午後に妻が面会に来てくれました。ありがたいですね。その間に回診があったらしく、妻との面会を終えて病室に戻る途中の廊下で執刀医とばったり。その場での立ち話で「問題ないですね? では明日退院ということで」。

4日目

看護師さんが例によって血圧・体温・血中酸素濃度の確認など。特に何もすることもないままにだらだらと。最後の回診を終えると、看護師さんがやってきて「精算が終わったら退院です」とのことで、特に退院後の注意事項などの説明もなく3泊4日の入院生活が終了。荷物をまとめて、ナースステーションで挨拶をして、晴れて自由の身に。玄関まで迎えに来てくれた妻と一緒に帰宅。

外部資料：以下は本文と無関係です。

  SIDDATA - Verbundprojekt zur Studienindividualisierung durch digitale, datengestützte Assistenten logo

ともかく無事に手術が終わって何よりでした。想定外のことが何も起きず、すべてが予定通りに事が運びました。大きな不安を抱えていただけに、心の底から安堵しました。感謝ですね。気持ちとしては、まだ陽子線治療が始まっていないのにもかかわらず、ほぼ終わったような心持ちです。

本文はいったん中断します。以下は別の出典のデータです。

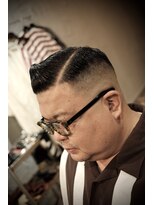 エーピーティートアウエスト(APT. TOR WEST)&nbsp;Side part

さて、この後は1週間後にCTとMRIの検査を経て、いよいよ陽子線の照射が始まることになります。

付録

この大学病院の入院セットには、病衣、バスタオル、フェイスタオル、歯ブラシ、歯磨き粉、歯磨き用コップ、ボディソープ、シャンプー、リンス、ティッシュ、プラスチック製の箸・スプーン・フォークのセットが含まれていました。病衣とタオル類は2日毎に2日分が支給される仕組みのようです。他にテレビ、冷蔵庫、Wi-Fiのセットもあって、Wi-Fiが欲しくて申し込みましたが、テレビと冷蔵庫はほとんど使わなかったので、ちょっと割高だったかも知れません。入院してからT字帯とストロー付きコップを用意してくれと言われて、院内にあるコンビニに買いに行きましたが、必要なものは事前に伝えておいてほしいですよね。